The United States has approved the remanufacture of Boeing AH-64D Apache Longbow attack helicopters operated by the Netherlands to AH-64E Apache Guardian standard.
According to a US Defense Security Cooperation Agency (DSCA) notification posted on 20 February, the State Department has approved the upgrade of 28 AH-64D Block 2 helicopters to the AH-64E standard, to include engines, targeting, and other systems.
The estimated cost of the project, which must first be approved by Congress, is USD1.191 billion.
In the context of this Dutch Apache effort, remanufacturing will mean cross-decking those already paid for and expensive items, such as the AN/ASQ-170 Modernized Target Acquisition and Designation Sights (MTADS)/AN/AAR-11 Modernized Pilot Night Vision Sensors (PNVS), that are common to the AH-64D Block 2 and AH-64E standard over from the current airframes onto newly built airframes, while at the same time replacing those items that are not common to the two standards, such as the latest T700-GE-701D engines.
If finalised, this latest remanufacture effort would follow an earlier AH-64D Block 1 to Block 2 upgrade that was begun in 2009. This saw the fitting of advanced avionics including a moving digital map, and upgraded communications to improve situational awareness.

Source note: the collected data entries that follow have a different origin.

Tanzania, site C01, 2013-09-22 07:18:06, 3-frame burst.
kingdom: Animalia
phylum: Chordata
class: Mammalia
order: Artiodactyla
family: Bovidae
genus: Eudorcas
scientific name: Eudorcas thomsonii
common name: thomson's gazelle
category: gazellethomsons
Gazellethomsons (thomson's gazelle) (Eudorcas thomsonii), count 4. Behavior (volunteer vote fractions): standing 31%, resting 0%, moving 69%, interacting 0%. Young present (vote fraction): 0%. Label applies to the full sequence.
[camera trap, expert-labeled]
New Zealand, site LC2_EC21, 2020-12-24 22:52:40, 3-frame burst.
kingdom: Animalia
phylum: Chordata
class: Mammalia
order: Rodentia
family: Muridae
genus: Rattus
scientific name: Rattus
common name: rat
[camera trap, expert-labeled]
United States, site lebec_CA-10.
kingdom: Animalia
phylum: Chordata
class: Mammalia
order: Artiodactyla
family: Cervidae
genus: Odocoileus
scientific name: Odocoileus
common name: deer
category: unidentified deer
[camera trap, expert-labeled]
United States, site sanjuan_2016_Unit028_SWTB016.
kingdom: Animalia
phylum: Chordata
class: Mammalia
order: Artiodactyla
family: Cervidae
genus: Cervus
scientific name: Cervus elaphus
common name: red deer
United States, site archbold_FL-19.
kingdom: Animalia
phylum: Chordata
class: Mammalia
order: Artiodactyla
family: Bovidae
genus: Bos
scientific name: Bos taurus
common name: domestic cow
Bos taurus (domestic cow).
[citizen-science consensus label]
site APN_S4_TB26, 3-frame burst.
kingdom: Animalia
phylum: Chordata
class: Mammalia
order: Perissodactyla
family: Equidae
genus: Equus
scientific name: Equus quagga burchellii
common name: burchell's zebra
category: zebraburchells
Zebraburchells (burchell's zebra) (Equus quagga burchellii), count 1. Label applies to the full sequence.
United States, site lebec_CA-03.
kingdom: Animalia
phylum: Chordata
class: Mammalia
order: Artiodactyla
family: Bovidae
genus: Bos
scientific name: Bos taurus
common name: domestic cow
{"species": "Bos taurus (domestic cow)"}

It also saw the aircraft equipped with Video Unmanned aircraft system Intelligence Teaming (VUIT)-2, which enabled crews to view streaming imagery and data from unmanned aerial vehicles (UAVs).
The AH-64E improves on the AH-64D Block 2 in terms of the latest avionics and more powerful engines. The introduction of the new engines means that the mast-mounted sight can now be carried during ‘hot and high’ operations, when previously it had needed to be removed due to weight restrictions.